_Given task_
In the passage on vision transformers and masked image modeling below, what two components does each transformer block comprise?

_Article_
§ §
Given input images $I \in R^{3 \times H \times W}$ , a vision transformer [14] applies a patch embedding layer to divide the images into patch tokens $z \in R^{n^{2} \times c}$ , where $n$ is determined by a pre-defined patch length, and $c$ is the channel dimension after the first convolution layer. A learnable class token is appended to the patch tokens to generate the input feature $z \in R^{(n^{2} + 1) \times c}$ of transformer blocks. Each transformer block comprises a multi-head self-attention (MHSA) and feed-forward network (FFN). The input tokens are projected into query, key, and value triplets $(Q, K, V)$ through linear layers, and the forward process of MHSA can be formulated as Equation 1:

MHSA (Q, K, V) = Softmax (\frac{Q K^{T}}{\sqrt{d}}) V . (1)

Algorithm 1

Algorithm 1.HandMIM PyTorch-like Style Pseudocode.

Algorithm 2

Algorithm 2.Self-distillation (S-D).

The output of the self-attention module is then passed through an inverted bottleneck multi-layer perceptron (MLP), also known as the feed-forward network. In practice, vision transformers are assembled by stacking a series of transformer blocks. We can obtain models of varying sizes by varying the channel width and layer depth of vision transformers.

Algorithm 3

Algorithm 3.Pose-aware alignment (PAA).

3.1.2 Masked image modeling

Masked image modeling (MIM) is a self-supervised learning technique that has been demonstrated to be a general method for image recognition tasks in many recent works [33]. Given input tokens $z \in R^{n^{2} \times c}$ , randomly create a binary mask $M \in {0,1}^{n \times n}$ . When $M = 1$ , the origin image tokens are passed through the neural network backbone, and when $M = 0$ , the input tokens are replaced with a special mask token $p_{mask}$ . By doing so, we obtain both the original tokens $z$ and the masked tokens $\hat{z}$ , which are calculated as $\hat{z} = M ⊙ p_{mask} + (1 - M) ⊙ z$ . The goal of the masked image modeling task is to train the backbone function $f (\cdot)$ and minimize the following loss function Equation 2 to recognize and recover the original tokens $z$ from the masked tokens $\hat{z}$ :

L_{MIM} = M \cdot ‖ f (\hat{z}) - z ‖^{2} . (2)

MIM encourages the model to learn robust local and global image representations, which is especially important for tasks requiring fine-grained understanding, such as 3D hand mesh estimation.
§ §
_Stored rows_
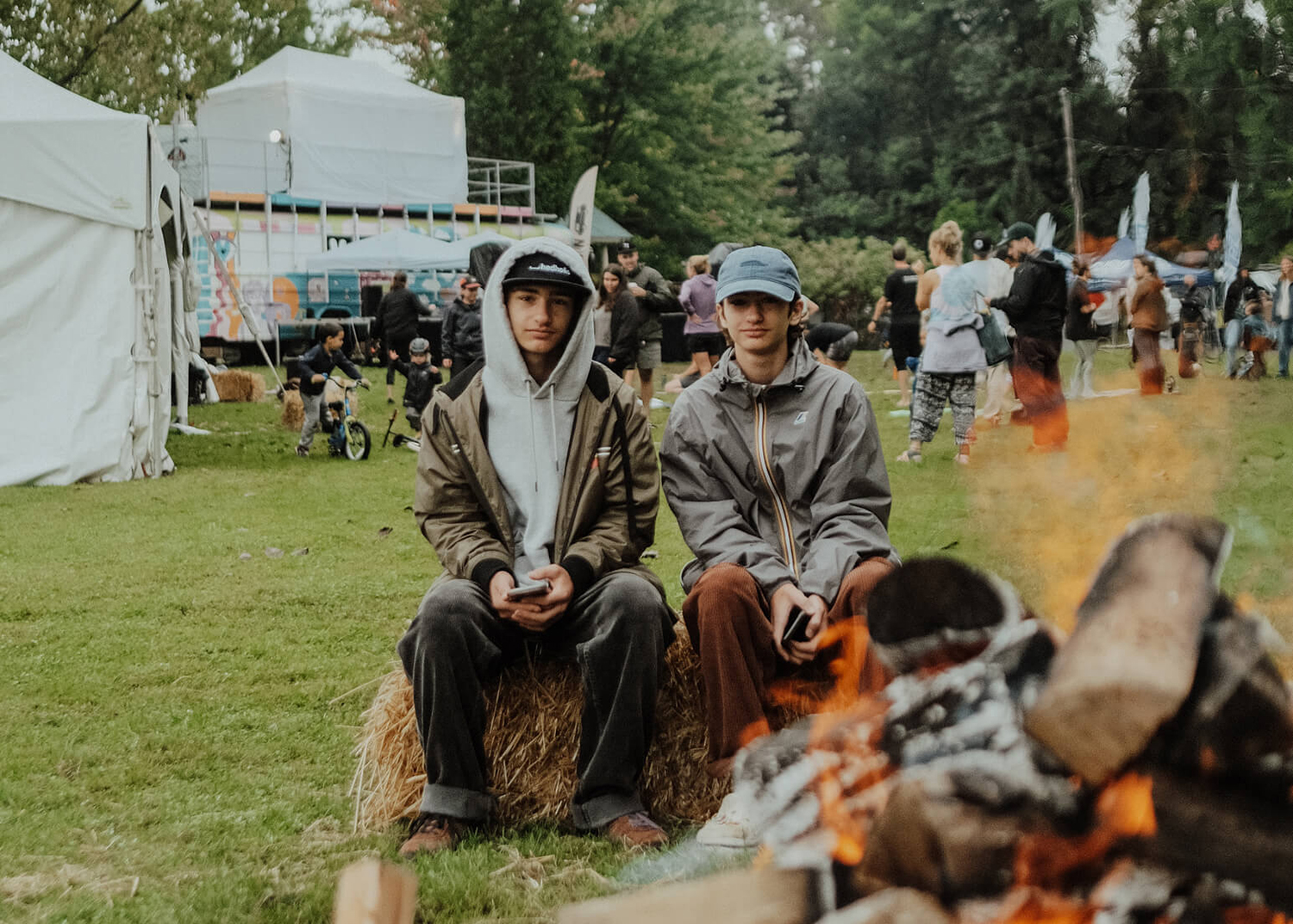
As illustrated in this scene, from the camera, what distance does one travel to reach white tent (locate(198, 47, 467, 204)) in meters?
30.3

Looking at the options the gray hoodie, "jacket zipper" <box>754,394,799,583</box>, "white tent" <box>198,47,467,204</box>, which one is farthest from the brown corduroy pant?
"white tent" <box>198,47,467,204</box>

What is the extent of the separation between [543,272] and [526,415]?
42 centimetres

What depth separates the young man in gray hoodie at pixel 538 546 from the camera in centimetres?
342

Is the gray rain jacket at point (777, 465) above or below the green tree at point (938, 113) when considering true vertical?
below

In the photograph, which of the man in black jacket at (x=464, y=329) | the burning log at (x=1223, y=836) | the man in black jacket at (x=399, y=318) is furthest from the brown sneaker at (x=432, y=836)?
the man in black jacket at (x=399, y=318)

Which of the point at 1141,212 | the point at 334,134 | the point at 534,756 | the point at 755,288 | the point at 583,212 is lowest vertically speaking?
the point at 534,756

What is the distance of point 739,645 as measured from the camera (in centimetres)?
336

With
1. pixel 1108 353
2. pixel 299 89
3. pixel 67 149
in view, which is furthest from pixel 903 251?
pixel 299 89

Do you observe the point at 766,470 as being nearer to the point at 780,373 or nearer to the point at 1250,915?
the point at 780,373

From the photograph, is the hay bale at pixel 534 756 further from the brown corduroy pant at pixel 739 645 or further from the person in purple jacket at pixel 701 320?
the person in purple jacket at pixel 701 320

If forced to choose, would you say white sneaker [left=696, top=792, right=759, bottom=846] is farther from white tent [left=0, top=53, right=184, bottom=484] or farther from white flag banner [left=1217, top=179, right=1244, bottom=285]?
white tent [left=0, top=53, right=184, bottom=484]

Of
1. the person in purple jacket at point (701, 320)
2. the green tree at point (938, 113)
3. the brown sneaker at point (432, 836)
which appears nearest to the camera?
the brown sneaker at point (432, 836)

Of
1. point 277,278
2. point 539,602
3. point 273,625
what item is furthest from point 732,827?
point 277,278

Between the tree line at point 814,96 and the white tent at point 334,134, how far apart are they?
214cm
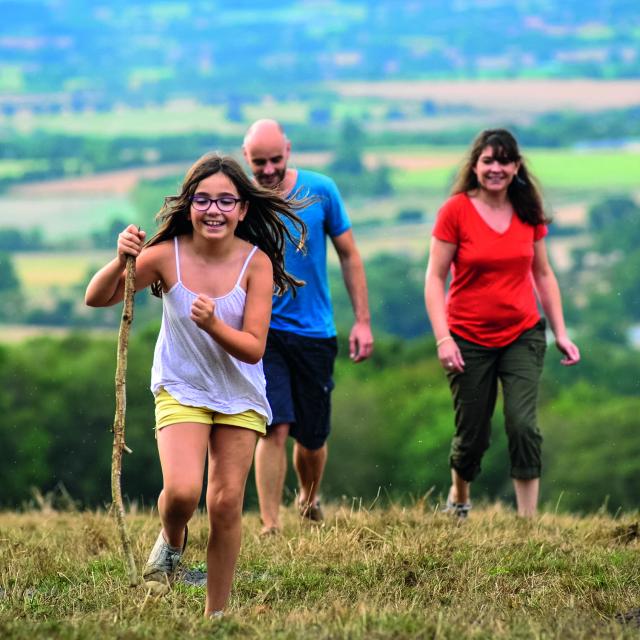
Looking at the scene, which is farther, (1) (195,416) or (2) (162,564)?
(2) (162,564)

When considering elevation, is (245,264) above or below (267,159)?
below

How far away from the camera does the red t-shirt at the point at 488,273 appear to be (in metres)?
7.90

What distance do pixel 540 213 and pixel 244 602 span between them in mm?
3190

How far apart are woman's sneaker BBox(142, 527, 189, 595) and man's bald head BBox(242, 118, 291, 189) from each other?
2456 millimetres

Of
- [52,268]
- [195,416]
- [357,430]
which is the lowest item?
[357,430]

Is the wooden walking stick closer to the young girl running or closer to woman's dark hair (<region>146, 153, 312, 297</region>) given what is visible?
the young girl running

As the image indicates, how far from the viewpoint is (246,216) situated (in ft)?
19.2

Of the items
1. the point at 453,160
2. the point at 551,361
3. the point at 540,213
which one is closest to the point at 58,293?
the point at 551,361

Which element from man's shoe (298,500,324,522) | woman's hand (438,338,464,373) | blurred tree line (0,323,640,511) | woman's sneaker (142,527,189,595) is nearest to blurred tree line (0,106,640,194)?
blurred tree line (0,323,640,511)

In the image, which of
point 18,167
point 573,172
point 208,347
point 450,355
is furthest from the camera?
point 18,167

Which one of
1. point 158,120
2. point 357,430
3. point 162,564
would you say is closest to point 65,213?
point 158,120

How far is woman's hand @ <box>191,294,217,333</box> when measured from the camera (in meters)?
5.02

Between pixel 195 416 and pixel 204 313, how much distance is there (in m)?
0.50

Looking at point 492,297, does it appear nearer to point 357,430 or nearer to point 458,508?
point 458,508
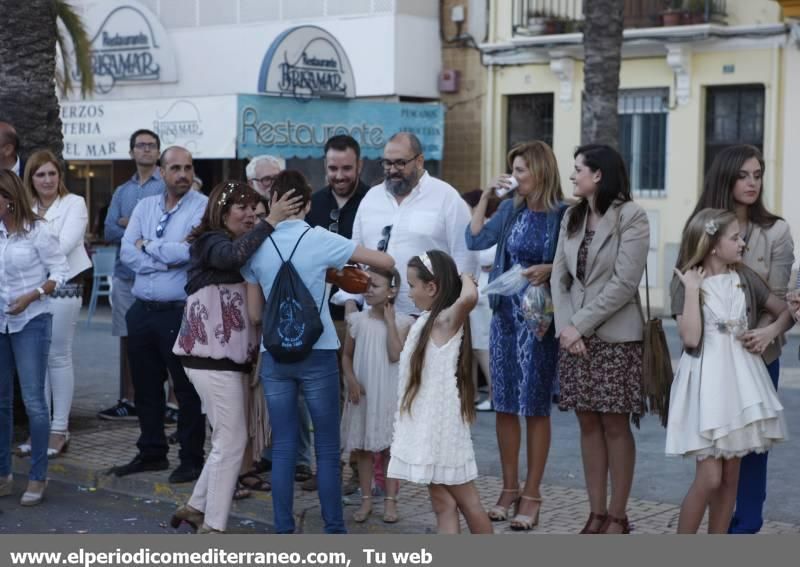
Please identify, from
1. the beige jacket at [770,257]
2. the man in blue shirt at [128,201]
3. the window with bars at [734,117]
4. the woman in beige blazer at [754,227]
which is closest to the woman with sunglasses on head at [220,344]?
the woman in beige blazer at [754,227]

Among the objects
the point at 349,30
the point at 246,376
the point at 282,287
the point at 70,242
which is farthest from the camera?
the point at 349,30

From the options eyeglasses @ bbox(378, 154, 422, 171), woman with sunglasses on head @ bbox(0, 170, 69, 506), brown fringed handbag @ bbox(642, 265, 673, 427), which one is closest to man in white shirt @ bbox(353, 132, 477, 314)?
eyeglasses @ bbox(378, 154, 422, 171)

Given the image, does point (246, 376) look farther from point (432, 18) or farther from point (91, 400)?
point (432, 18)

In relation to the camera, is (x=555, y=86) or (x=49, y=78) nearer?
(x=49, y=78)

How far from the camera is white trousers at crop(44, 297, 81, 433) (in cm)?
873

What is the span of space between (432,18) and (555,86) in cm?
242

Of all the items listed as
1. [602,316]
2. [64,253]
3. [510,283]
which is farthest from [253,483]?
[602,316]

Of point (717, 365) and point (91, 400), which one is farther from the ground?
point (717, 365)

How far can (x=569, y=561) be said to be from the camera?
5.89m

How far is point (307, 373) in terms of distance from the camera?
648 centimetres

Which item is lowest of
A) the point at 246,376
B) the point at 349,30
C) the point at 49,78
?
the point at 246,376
§ §
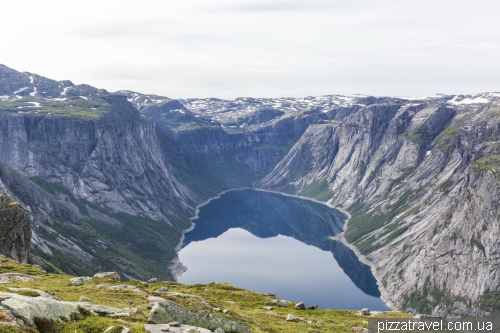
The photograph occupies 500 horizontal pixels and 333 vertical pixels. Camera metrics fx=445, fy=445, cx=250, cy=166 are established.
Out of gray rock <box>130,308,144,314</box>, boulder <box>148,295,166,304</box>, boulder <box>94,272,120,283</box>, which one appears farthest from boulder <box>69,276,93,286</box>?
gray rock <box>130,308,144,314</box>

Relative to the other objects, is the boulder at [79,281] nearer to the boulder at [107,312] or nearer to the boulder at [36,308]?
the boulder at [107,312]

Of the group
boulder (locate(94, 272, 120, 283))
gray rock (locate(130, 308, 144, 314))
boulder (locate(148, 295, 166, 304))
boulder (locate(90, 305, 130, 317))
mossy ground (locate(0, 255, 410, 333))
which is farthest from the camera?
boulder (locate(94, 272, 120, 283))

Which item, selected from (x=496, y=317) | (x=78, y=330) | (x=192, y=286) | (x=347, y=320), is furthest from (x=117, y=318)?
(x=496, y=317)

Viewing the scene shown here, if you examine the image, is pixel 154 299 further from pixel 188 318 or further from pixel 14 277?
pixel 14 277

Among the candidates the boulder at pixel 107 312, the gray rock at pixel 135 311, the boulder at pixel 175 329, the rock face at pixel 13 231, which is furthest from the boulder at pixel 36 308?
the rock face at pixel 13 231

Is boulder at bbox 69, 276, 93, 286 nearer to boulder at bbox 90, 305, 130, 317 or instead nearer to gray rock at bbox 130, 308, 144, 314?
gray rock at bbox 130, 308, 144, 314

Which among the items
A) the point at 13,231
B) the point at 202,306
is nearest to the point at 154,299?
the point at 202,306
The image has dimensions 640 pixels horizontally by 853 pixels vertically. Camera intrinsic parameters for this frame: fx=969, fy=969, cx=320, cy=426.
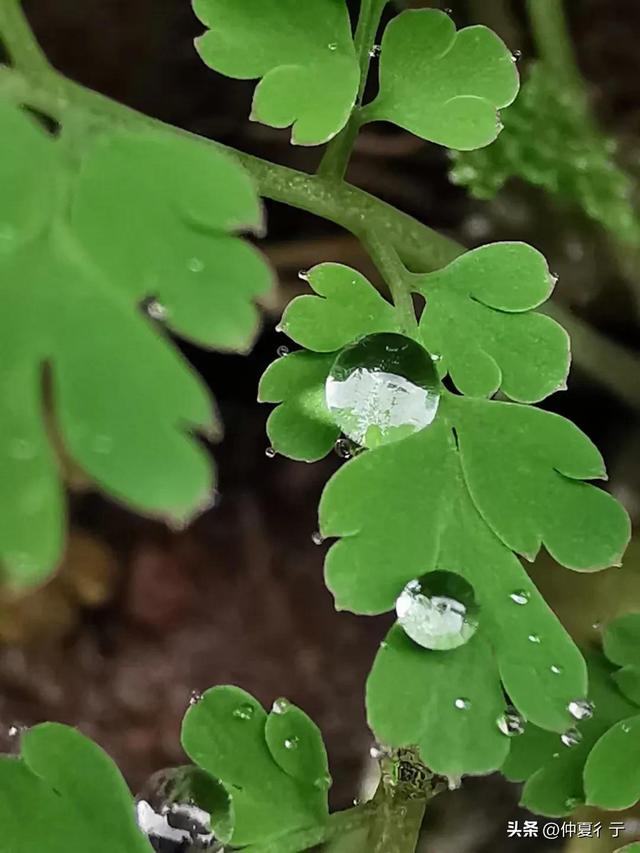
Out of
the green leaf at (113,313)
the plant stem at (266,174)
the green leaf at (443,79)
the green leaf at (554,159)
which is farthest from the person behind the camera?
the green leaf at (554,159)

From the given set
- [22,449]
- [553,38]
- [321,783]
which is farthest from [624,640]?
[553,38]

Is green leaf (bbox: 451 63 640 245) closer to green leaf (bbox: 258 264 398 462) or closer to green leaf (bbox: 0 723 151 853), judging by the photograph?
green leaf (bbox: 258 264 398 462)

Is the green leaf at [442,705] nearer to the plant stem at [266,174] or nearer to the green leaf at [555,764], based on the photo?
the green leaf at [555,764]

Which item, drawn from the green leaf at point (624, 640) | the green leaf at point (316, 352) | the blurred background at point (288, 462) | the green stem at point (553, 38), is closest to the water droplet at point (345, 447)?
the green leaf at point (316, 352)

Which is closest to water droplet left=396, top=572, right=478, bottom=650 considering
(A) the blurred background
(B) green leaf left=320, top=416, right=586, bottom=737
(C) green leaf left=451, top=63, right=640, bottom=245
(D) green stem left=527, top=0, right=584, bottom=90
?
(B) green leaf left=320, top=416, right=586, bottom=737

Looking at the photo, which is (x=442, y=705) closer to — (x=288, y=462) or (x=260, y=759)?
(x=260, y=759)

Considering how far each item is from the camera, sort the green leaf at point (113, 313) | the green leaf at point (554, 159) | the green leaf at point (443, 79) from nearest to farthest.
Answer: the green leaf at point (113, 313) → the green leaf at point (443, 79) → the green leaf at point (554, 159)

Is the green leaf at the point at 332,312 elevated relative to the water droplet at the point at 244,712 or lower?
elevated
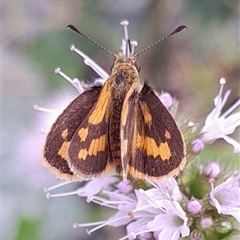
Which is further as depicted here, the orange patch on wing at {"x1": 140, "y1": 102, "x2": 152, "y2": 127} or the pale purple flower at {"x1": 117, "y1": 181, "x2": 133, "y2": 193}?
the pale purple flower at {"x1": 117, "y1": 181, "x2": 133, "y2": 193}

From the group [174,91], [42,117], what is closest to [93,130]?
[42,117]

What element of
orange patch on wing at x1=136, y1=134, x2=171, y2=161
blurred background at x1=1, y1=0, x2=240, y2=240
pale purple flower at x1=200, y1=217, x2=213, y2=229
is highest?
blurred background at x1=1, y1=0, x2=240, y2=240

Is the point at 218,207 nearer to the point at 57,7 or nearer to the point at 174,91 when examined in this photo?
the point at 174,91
§ §
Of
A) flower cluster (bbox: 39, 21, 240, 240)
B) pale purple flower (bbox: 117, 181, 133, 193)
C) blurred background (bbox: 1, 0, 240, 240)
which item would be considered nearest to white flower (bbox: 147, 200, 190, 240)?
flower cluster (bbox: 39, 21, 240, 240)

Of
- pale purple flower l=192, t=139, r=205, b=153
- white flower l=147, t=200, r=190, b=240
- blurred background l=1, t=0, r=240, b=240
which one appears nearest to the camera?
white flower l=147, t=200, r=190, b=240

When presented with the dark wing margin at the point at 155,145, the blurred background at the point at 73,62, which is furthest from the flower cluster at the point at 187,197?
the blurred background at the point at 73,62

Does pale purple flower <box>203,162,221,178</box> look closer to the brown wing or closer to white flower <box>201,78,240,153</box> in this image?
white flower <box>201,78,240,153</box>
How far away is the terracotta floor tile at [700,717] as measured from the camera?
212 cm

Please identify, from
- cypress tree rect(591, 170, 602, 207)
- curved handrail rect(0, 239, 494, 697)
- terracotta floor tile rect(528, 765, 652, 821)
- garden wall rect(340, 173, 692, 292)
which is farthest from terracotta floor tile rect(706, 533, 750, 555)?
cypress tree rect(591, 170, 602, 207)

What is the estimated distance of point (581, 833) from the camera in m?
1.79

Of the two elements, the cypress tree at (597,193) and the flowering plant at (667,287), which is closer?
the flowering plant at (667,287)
§ §
_Solution to this exercise_
A multi-head self-attention (MHSA) module and a feed-forward network (FFN).